What this means for shoppers (practical takeaways)
- Read the ingredient list, not the front of the pack. If you see flavourings, emulsifiers, colours, glucose/glucose-fructose syrup, modified starch or additives you wouldn’t keep in your kitchen, it is very likely ultra-processed (the six-marker rule from Public Health Nutrition).
- The cheapest option is often the most processed — true in both the GroceryDB and staple-foods US studies. Budget shopping and healthy shopping pull against each other, which the researchers framed as a fairness/equity problem.
- Store choice shifts the odds, not the outcome. In the US data, Whole Foods (and European leaders like Carrefour and Mercadona) offered more minimally processed staples; Walmart and Target fewer. But majorities everywhere are still UPF.
- Watch own-brand labelling. ATNI flagged Iceland for not using traffic-light labels — labelling clarity varies by chain.
- The market is moving. Reformulation pledges (Tesco, Aldi, Lidl, M&S, Sainsbury’s) and falling UPF demand among younger shoppers mean ranges are shifting; today’s worst offender can change.
Sources
- Public Health Nutrition — emulsifiers in UK UPF supply (Tesco, Sainsbury’s, Asda, Morrisons); via NCBI PMC.
- Public Health Nutrition — six markers detect ~90% of UK UPF (flavour, emulsifiers, colour); via NCBI PMC.
- Public Health Nutrition (19-country study) — UK 50.7% of diet ultra-processed; via The Guardian / Sustain.
- National Diet and Nutrition Survey analysis — 54% of UK calories from UPF; via TABLE / TableDebates (Monteiro et al.).
- GlobalData — UK shoppers cutting UPF; via ESM Magazine (Nov 2025).
- ATNI / ShareAction UK Retailer Index — health league table (Tesco top; Iceland, Ocado bottom); via The Grocer, ShareAction, Food Foundation, FoodNavigator, NationalWorld.
- The Grocer — Britain’s Biggest Brands 2026; Tesco’s 65% healthier-sales target.
- The Lancet (quoted) — “corporate-engineered public health crisis”; via taxresearch.org.uk blog.
- GroceryDB / Northeastern University, published in Nature Food (Menichetti, Barabási, Ravandi) — 50,000+ items at Walmart, Target, Whole Foods; via Northeastern News, Scientific American, StudyFinds, VegNews, Food Tank.
- medRxiv (2024) — “Ultra-processed food staples dominate mainstream U.S. supermarkets”; Walmart/Target vs Whole Foods, Carrefour, Mercadona.
- Time (2026) — additives banned in Europe still on US shelves (titanium dioxide; EWG’s Melanie Benesh).
- GoodRx — 6 US food ingredients banned abroad (BHA, BHT, BVO, rBST).

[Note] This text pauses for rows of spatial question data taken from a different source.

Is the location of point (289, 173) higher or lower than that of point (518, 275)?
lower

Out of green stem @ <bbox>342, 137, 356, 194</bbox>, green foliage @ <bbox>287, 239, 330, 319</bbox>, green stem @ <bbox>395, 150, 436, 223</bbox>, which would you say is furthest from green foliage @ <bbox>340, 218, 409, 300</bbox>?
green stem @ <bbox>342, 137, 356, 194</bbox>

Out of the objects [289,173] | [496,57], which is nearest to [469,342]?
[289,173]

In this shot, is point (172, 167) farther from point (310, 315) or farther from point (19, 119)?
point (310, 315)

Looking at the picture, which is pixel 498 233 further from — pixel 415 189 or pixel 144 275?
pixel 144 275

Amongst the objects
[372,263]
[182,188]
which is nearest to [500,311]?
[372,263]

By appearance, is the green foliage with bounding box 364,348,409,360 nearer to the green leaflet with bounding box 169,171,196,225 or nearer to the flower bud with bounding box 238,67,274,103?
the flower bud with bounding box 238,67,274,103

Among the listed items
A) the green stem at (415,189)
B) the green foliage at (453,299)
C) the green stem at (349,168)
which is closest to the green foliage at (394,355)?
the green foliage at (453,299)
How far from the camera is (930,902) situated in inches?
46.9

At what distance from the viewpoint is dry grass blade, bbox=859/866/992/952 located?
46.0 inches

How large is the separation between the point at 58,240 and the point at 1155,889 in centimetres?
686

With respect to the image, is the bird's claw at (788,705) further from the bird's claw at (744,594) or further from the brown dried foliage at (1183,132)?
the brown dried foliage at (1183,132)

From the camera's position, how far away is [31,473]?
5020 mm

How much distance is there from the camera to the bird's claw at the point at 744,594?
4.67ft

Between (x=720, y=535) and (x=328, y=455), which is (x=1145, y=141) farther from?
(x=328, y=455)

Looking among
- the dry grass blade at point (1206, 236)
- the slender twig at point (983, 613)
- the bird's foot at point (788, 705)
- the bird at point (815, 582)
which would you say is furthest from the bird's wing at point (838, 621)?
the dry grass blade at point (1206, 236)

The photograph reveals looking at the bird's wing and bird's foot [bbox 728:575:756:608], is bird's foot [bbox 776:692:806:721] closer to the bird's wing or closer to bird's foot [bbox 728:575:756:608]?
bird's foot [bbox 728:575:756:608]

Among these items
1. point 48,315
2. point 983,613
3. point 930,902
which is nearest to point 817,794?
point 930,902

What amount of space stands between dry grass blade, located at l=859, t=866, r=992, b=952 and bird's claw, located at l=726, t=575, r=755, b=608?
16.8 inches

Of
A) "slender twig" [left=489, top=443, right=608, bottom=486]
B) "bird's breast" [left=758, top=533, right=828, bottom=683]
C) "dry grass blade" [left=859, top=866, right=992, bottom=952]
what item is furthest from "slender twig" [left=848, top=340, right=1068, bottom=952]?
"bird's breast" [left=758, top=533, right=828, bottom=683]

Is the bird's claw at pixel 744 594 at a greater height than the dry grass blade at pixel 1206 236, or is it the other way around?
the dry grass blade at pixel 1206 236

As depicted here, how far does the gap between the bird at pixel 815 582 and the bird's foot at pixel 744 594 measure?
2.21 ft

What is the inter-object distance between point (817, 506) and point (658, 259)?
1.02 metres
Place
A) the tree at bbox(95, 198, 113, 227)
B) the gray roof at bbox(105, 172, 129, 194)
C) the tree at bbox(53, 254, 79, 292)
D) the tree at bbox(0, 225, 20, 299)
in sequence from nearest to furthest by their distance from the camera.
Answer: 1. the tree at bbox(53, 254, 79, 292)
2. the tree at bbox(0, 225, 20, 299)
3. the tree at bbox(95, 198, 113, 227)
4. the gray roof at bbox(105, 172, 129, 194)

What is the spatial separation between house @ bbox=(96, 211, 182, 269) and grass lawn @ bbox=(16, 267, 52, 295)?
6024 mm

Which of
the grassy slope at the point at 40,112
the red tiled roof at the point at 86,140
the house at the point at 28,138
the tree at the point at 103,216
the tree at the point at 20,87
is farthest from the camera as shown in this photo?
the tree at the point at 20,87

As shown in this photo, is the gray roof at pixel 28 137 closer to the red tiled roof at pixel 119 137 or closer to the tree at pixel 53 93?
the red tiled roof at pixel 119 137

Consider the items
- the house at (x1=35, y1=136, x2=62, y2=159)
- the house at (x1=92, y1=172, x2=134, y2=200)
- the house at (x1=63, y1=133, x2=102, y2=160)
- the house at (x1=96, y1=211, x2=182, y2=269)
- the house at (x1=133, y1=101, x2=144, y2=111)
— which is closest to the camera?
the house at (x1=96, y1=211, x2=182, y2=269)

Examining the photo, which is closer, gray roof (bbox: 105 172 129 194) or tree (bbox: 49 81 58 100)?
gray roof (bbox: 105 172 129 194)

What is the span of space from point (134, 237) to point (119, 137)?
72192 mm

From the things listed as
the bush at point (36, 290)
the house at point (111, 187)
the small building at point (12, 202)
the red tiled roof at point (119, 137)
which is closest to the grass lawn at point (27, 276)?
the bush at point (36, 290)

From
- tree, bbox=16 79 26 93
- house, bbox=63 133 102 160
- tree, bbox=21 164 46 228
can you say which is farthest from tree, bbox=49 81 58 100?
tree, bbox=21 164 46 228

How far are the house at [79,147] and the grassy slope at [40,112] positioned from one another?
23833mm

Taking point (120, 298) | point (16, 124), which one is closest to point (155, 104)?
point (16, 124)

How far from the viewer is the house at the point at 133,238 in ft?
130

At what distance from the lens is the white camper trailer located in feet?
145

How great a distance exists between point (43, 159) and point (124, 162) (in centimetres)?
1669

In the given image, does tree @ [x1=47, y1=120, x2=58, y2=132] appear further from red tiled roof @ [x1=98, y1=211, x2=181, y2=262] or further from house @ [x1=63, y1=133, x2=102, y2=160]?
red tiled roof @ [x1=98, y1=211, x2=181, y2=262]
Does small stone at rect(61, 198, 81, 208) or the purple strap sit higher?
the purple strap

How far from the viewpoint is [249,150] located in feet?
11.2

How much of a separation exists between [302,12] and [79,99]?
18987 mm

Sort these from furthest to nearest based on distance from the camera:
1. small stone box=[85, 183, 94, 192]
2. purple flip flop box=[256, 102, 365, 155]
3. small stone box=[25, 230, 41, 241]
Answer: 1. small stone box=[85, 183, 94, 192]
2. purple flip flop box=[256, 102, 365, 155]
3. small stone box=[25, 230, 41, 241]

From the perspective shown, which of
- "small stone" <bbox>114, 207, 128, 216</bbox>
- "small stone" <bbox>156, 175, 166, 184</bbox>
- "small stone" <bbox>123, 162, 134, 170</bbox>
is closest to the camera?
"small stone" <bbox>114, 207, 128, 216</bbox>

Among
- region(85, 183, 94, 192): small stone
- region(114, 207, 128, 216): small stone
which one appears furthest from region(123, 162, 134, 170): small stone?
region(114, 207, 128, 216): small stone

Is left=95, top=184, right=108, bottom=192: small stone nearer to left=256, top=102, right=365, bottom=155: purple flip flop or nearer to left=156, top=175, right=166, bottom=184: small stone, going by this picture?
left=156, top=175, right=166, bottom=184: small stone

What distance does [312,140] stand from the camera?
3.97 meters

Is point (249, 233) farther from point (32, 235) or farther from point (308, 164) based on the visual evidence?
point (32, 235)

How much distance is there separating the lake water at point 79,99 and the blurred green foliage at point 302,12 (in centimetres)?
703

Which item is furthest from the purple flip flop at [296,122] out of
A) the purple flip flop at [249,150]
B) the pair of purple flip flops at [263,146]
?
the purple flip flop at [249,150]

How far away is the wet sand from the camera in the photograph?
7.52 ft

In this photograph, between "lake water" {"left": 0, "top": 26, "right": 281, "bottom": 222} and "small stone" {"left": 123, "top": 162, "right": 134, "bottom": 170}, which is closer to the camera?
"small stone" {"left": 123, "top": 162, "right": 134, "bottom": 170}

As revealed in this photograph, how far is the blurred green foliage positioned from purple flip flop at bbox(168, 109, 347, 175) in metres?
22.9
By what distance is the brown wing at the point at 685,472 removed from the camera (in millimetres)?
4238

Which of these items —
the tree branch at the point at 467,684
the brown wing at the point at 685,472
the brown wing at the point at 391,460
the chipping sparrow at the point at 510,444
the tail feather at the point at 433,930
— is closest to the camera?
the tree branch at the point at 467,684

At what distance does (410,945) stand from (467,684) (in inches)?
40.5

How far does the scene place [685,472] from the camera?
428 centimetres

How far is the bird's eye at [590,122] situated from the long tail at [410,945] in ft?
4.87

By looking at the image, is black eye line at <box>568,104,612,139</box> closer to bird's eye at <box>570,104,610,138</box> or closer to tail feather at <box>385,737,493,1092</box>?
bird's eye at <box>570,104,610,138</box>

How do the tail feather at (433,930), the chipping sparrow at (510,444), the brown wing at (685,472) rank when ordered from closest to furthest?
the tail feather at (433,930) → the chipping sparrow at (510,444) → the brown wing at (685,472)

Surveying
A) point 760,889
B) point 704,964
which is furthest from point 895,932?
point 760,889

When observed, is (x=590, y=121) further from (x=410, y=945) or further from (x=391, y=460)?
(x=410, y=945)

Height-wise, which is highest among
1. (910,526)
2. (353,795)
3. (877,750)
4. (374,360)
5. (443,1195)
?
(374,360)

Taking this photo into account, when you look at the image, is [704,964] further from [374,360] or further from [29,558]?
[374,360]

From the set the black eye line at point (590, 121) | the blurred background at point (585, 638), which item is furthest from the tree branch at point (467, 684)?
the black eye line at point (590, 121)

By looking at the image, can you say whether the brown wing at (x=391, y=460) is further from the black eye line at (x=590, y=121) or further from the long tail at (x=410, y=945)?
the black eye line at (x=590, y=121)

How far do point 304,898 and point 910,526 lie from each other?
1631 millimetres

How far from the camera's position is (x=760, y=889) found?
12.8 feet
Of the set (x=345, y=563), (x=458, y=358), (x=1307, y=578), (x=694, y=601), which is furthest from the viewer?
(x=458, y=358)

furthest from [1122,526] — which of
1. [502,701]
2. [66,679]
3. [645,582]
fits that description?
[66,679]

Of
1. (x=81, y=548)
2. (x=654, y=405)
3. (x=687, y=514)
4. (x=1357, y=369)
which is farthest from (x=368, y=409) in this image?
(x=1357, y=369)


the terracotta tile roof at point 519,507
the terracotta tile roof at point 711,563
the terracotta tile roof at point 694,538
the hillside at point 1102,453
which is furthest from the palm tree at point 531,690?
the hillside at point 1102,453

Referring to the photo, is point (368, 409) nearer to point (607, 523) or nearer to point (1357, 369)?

- Levels blog — 7 additives banned outside the US (potassium bromate, azodicarbonamide, BVO).
- ANSI Blog — differences between EU and US food standards (GRAS; dyes; GMOs).
- AHDB consumer insight — UK has no formal UPF definition; NOVA most used.
All figures are drawn from the sources above. Regulatory status of specific additives and the formulation of specific products can change — verify current labels and the latest reports before relying on any single detail. This article is informational and not medical or dietary advice.